Barzani lâché et désavoué par les faux amis de son peuple

Par : Kharroubi Habib

Quand Massoud Barzani, le président auto-reconduit du Kurdistan autonome, a pris la décision d’organiser un référendum sur l’indépendance de cette province, il ne se doutait probablement pas que l’initiative du même genre qui allait prendre corps en Catalogne susciterait à son projet un front d’opposition qui ne se limiterait pas à celui englobant l’Irak et les Etats régionaux qui ont en commun avec lui d’être hostiles à la constitution d’un Etat kurde. Sa déconvenue a dû être grande en constatant que ces pays ne sont pas les seuls à avoir déclaré nul et non avenu le référendum sur l’indépendance qu’il a organisé et ont refusé d’en reconnaître le résultat.

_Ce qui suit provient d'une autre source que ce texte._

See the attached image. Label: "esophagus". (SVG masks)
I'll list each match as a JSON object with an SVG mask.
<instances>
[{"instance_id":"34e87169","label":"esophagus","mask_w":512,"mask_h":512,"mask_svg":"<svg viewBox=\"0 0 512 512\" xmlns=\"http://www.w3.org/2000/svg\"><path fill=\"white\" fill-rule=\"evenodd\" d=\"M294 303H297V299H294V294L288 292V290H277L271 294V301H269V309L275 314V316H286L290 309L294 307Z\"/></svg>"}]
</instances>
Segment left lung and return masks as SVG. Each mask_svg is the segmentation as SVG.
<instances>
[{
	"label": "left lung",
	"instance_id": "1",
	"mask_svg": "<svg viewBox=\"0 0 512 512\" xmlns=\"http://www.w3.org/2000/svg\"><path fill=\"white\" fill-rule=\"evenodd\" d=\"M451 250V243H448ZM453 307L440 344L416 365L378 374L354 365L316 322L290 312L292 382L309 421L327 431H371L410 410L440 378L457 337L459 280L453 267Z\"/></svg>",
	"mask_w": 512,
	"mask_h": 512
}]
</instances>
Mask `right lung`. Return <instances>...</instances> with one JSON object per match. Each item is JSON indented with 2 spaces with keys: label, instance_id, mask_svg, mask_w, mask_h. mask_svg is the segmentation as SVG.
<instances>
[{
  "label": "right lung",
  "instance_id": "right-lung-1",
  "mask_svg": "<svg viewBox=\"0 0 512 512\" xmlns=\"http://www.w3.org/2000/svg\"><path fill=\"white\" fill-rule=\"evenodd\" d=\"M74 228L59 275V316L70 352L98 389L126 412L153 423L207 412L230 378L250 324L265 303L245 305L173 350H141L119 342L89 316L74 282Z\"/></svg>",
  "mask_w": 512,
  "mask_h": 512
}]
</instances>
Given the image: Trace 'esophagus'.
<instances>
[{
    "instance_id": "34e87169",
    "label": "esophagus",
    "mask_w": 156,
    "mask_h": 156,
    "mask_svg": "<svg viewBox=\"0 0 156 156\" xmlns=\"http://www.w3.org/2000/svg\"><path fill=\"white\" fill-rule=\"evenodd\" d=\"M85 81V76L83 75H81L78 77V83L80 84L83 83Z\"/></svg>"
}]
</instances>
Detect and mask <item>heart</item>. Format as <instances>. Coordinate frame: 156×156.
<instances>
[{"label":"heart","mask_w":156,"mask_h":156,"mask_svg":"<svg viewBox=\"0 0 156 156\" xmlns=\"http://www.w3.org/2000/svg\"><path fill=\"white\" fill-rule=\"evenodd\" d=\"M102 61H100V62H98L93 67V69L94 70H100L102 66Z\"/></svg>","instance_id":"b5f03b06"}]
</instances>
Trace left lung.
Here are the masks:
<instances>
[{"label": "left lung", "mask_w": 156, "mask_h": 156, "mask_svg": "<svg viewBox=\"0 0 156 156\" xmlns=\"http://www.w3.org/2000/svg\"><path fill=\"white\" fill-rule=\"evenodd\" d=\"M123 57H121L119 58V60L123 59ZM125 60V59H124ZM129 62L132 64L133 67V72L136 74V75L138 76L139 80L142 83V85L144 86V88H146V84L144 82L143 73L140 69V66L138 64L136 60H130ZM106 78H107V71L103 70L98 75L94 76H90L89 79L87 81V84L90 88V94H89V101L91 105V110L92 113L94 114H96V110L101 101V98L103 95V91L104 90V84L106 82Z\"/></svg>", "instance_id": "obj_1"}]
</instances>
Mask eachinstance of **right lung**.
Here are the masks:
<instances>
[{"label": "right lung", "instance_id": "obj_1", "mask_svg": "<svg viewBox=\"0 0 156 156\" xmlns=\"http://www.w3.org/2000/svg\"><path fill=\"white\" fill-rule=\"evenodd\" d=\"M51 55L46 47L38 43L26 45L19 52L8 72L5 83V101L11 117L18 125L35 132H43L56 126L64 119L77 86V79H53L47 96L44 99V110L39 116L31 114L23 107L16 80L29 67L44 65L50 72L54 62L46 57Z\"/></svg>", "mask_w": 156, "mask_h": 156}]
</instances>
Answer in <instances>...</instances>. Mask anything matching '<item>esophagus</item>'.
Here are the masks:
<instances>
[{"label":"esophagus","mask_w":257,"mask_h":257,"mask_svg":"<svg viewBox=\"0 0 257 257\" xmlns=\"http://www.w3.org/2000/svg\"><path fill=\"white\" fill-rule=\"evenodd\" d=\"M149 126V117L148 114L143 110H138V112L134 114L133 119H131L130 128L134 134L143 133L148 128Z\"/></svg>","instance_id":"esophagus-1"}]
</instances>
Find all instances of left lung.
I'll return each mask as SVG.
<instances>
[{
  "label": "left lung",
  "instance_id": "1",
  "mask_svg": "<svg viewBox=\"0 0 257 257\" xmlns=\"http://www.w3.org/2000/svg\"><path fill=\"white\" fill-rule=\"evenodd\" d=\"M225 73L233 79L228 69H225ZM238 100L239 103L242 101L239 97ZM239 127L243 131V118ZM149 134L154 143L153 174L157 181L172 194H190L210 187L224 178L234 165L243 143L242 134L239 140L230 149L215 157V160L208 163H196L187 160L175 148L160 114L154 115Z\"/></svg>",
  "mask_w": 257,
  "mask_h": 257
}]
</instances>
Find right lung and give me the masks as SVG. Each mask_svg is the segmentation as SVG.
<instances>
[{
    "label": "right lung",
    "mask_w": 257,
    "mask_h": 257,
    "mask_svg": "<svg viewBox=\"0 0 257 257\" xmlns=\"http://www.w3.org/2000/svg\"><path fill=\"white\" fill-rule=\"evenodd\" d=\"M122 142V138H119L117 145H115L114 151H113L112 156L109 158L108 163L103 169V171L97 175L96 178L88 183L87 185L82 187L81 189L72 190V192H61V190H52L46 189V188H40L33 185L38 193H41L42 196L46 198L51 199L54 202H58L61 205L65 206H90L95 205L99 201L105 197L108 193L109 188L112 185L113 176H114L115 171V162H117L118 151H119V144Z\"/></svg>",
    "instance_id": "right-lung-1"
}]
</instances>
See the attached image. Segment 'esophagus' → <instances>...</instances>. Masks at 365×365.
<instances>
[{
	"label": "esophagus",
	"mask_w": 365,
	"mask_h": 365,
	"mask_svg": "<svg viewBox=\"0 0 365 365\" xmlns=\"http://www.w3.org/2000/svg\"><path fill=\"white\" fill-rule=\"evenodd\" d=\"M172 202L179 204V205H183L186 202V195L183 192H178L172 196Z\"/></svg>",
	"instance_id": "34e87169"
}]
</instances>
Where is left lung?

Ni l’Europe ni les Etats-Unis qui l’ont pourtant entretenu dans l’illusion qu’ils sont favorables à une déclaration d’indépendance du Kurdistan irakien autonome n’ont adopté l’attitude qu’il a dû en attendre. Leur lâchage n’a pas peu à voir avec la crise née en Espagne du fait que s’est tenu en Catalogne le référendum visant à l’identique pour cette province. Quels que soient les intérêts qui sont les leurs au Kurdistan irakien, Européens et Américains ne pouvaient reconnaître le résultat du référendum indépendantiste qui s’y est tenu dont l’objectif est la sécession de la province d’avec le reste de l’Etat irakien et en même temps prendre position contre celui organisé en Catalogne au motif qu’il porte atteinte à l’union de l’Etat espagnol dont ils défendent l’intégrité. Leurs prises de position sur son initiative ont incontestablement mis Barzani et les indépendantistes kurdes irakiens dans une situation de faiblesse vis-à-vis des autorités de Baghdad et du front régional hostile à l’objectif qu’ils ont voulu atteindre.

Avec un soutien international qu’il a imaginé allant être franc et massif en faveur de l’indépendance de la province qu’il dirige, Massoud Barzani s’est cru dans la possibilité de défier y compris militairement l’Etat irakien hostile et la Turquie et l’Iran ses alliés de circonstance concernant la question kurde. Au lieu de cela, le président auto-reconduit du Kurdistan autonome irakien et l’autorité provinciale dont il est à la tête se retrouvent internationalement isolés et soumis à des pressions les poussant à renoncer à leur projet de déclaration d’indépendance et à se contenter de négociations avec Baghdad se limitant à obtenir que l’autonomie déjà acquise par leur province soit quelque peu élargie et confortée. A moins de prendre le risque d’une confrontation militaire ouverte avec les parties régionales hostiles au projet d’Etat kurde, Massoud Barzani va devoir rabattre de ses prétentions et faire des concessions qui enterreront l’option indépendantiste. Dans les deux cas, le leader kurde aura à compter avec ses opposants qui exploiteront son affaiblissement pour essayer de mettre fin à son omnipotente autorité sur le Kurdistan autonome. Ce qu’ils font déjà en l’accusant d’avoir fourvoyé la province dans un conflit qu’elle ne peut espérer gagner et qui risque même de déboucher sur la remise en cause du statut de large autonomie dont elle jouit depuis la chute du régime de Saddam Hussein. Comme son père avant lui, Massoud Barzani a succombé au chant des sirènes que l’Occident intéressé et cynique a entonné à leurs oreilles et à celles de leur peuple mais en les abandonnant sans état d’âme parce que ses intérêts le lui commandent.